● **Scene-based spatial questions**

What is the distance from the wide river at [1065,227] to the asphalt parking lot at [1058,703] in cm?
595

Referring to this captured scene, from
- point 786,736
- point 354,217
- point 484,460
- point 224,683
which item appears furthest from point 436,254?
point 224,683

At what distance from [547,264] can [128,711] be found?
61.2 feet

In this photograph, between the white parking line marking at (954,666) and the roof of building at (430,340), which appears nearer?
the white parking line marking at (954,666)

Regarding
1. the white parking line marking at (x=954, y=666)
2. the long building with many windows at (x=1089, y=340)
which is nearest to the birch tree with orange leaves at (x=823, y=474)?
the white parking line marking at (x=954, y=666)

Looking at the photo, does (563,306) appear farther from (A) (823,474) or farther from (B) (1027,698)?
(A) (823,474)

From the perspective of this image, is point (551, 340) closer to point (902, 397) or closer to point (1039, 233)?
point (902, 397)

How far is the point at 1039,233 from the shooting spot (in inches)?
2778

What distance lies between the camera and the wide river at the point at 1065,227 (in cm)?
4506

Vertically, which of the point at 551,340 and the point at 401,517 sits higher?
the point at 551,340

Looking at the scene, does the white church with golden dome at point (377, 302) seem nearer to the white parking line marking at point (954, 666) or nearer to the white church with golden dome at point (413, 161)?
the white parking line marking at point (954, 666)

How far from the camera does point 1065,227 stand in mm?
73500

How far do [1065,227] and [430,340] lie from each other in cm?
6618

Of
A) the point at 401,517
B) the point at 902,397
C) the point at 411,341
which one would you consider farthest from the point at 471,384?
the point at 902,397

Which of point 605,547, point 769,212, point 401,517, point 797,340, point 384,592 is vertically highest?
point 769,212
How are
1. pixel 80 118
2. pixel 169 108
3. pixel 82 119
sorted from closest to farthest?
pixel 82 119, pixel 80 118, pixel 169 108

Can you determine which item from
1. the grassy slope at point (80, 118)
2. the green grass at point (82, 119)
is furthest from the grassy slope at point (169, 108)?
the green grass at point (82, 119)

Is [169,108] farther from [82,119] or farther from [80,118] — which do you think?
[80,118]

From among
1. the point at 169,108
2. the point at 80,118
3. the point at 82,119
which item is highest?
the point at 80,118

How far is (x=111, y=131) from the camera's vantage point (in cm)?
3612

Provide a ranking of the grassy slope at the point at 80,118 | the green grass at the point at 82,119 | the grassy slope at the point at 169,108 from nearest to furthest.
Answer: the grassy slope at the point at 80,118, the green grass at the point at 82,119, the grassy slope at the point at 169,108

● **Requirements**
Please restate the whole listing word for word.

● **Reply**
What is the distance from the wide river at [1065,227] to the asphalt parking lot at [1058,703] in cm?
595

Referring to this captured scene, from
- point 786,736
- point 354,217
- point 484,460
- point 224,683
which item appears furthest from point 436,254?
point 224,683

At what distance from [547,264] can [128,711] be found?
61.2 feet

In this photograph, between the white parking line marking at (954,666) and the roof of building at (430,340), which appears nearer?
the white parking line marking at (954,666)

Regarding
1. the white parking line marking at (x=954, y=666)
2. the long building with many windows at (x=1089, y=340)
which is nearest to the birch tree with orange leaves at (x=823, y=474)?
the white parking line marking at (x=954, y=666)

Looking at the photo, does (563,306) appear farther from (A) (823,474) or farther from (B) (1027,698)?
(A) (823,474)

From the perspective of this image, is point (551, 340) closer to point (902, 397) or closer to point (1039, 233)?
point (902, 397)

How far is the point at 1039,233 from the shooting spot (in inches)?
2778

What distance lies between the camera and the wide river at the point at 1065,227 (in cm)?
4506

Vertically, which of the point at 551,340 and the point at 401,517 sits higher?
the point at 551,340

Looking at the scene, does the white church with golden dome at point (377, 302) seem nearer to the white parking line marking at point (954, 666) or nearer to the white church with golden dome at point (413, 161)?
the white parking line marking at point (954, 666)

How far from the camera does point 1065,227 stand in mm?
73500

How far do [1065,227] and [430,340] lie from each other in cm?
6618

Of
A) the point at 401,517
B) the point at 902,397
C) the point at 411,341
which one would you consider farthest from the point at 471,384?
the point at 902,397

Which of point 605,547, point 769,212, point 401,517, point 797,340, point 384,592 is vertically highest?
point 769,212
How are
1. pixel 80 118
2. pixel 169 108
3. pixel 82 119
sorted from closest to farthest?
pixel 82 119, pixel 80 118, pixel 169 108

Can you determine which item from
1. the grassy slope at point (80, 118)
2. the green grass at point (82, 119)
is furthest from the grassy slope at point (169, 108)?
the green grass at point (82, 119)

Is [169,108] farther from [82,119] or farther from [80,118] — which do you think?
[80,118]

From among
1. the point at 169,108
2. the point at 80,118
3. the point at 82,119
which item is highest?
the point at 80,118

How far is (x=111, y=131) from the camera's vantage point (in cm)?
3612

Provide a ranking of the grassy slope at the point at 80,118 | the green grass at the point at 82,119 | the grassy slope at the point at 169,108 from nearest to furthest.
Answer: the grassy slope at the point at 80,118, the green grass at the point at 82,119, the grassy slope at the point at 169,108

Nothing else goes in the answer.